A veces odias al tipo que tienes enfrente. Le odias con fuerza. Piensas que no toca tan bien, si es que toca, que no pinta tan bien, si es que pinta, que no canta tan bien… bueno, creo que se entiende el punto.
Una cosa que he ido comprendiendo después de un par de años con la eléctrica y los pedales de efectos es que lo que hace personal un sonido en concreto es la manía de perseguirlo y la constancia en él. Pequeños matices en la configuración del pedal y en la forma de tocar la guitarra terminan configurando una marca difícil de imitar, porque o has estado circunvalando por desvíos parecidos o te va a llevar al menos lo mismo que le llevo al tipo hacerlo fluir con naturalidad.
Y, sin tener ni idea sobre ello, entiendo que en pintura y el uso de técnicas y materiales, en escultura, en performances y en cualquier otra cosa suele pasar más o menos lo mismo. El viejo y manido mantra de que tu arte es tu visión única del mundo resulta que es viejo y mantra por algo.
Cuando el arte no se sostiene a sí mismo ni en casito ni económicamente se compite por el espacio, se detesta al que ocupa el tiempo bajo los focos que tú no estás ocupando. Y es una verdadera pena, porque precisamente el arte parece ser, en tanto que trabajo de otros a los que observamos, escuchamos, sentimos, un modo de evitarte todo el largo proceso para ir directamente al resultado.
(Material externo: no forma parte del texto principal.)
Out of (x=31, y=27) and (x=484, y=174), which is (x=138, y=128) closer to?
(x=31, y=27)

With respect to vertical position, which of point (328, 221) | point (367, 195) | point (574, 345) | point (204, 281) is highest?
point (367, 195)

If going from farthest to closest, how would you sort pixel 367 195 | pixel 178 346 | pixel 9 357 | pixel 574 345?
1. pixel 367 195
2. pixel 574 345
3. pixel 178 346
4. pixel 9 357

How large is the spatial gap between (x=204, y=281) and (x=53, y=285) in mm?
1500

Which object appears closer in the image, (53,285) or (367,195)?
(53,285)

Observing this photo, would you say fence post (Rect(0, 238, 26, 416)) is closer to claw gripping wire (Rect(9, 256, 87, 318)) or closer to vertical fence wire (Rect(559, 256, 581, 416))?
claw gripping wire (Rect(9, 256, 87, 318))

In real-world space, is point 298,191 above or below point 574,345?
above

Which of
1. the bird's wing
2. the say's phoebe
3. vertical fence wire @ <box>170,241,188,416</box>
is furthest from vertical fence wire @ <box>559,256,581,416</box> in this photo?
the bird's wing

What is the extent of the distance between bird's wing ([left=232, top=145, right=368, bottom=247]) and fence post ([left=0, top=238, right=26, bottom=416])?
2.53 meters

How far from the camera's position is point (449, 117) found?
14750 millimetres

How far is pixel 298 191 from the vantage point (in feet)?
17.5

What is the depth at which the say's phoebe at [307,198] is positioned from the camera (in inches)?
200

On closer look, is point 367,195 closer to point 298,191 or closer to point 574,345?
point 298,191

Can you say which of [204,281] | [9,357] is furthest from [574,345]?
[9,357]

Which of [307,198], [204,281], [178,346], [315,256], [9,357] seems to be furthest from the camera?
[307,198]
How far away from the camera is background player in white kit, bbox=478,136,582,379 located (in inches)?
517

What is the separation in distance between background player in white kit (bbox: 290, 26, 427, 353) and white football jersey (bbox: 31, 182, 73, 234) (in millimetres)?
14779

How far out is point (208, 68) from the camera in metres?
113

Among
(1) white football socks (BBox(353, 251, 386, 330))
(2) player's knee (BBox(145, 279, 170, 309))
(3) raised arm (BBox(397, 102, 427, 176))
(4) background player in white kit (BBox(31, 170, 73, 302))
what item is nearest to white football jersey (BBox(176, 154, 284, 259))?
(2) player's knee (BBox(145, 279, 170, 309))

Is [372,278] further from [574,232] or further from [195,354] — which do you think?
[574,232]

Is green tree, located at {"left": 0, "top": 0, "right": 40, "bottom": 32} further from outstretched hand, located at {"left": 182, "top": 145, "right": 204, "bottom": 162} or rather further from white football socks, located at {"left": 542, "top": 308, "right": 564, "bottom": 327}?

El arte de otros te lleva a lugares a los que no vas a tener tiempo de ir por ti mismo, incluso en los casos en los que además carezcas de la habilidad para hacerlo.
Pero no tenemos tiempo. No tenemos dinero. No merece la pena si no está en. Nos venden lo mismo pero en masa, invirtiendo pasta para sacarnos la pasta, haciendo cosas genéricas en las que quepa el mayor número de gente posible, machacando las pequeñas ideas, las pequeñas manías, los pequeños gestos que construyen un mundo desde una forma de atacar las cuerdas.